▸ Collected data
▬▬▬▬▬▬▬▬▬▬

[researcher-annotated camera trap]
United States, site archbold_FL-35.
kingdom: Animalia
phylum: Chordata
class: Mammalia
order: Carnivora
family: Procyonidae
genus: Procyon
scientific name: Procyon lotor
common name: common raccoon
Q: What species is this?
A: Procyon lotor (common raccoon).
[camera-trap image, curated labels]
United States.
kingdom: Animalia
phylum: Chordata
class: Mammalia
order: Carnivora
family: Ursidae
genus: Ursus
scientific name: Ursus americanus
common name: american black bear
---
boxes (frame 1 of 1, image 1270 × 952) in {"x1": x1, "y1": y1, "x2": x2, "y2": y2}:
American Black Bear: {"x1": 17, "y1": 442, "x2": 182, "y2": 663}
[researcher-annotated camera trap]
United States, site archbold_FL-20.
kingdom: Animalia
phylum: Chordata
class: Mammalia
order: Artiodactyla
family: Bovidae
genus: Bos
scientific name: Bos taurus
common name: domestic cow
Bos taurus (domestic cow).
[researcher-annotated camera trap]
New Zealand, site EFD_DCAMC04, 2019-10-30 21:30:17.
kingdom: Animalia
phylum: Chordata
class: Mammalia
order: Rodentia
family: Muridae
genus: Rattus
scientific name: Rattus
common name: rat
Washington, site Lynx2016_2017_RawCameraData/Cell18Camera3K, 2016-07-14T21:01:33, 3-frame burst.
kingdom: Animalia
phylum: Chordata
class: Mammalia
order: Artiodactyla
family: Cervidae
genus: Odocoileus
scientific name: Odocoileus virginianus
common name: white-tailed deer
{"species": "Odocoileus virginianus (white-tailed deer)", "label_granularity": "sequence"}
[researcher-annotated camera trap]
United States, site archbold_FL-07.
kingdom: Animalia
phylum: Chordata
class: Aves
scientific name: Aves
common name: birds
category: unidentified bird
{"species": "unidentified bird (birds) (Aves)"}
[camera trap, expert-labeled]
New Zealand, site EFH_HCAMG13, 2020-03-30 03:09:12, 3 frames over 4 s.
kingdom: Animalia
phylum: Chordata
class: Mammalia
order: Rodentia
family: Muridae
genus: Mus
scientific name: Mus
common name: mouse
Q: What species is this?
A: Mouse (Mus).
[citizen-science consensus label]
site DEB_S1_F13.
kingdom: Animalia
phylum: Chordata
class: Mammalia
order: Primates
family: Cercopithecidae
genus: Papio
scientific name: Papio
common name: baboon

▬▬▬▬▬▬▬▬▬▬

▸ Task goal
Would you please copy all lines in the data that contain the word "virginianus"?

▸ Your solution
scientific name: Odocoileus virginianus
{"species": "Odocoileus virginianus (white-tailed deer)", "label_granularity": "sequence"}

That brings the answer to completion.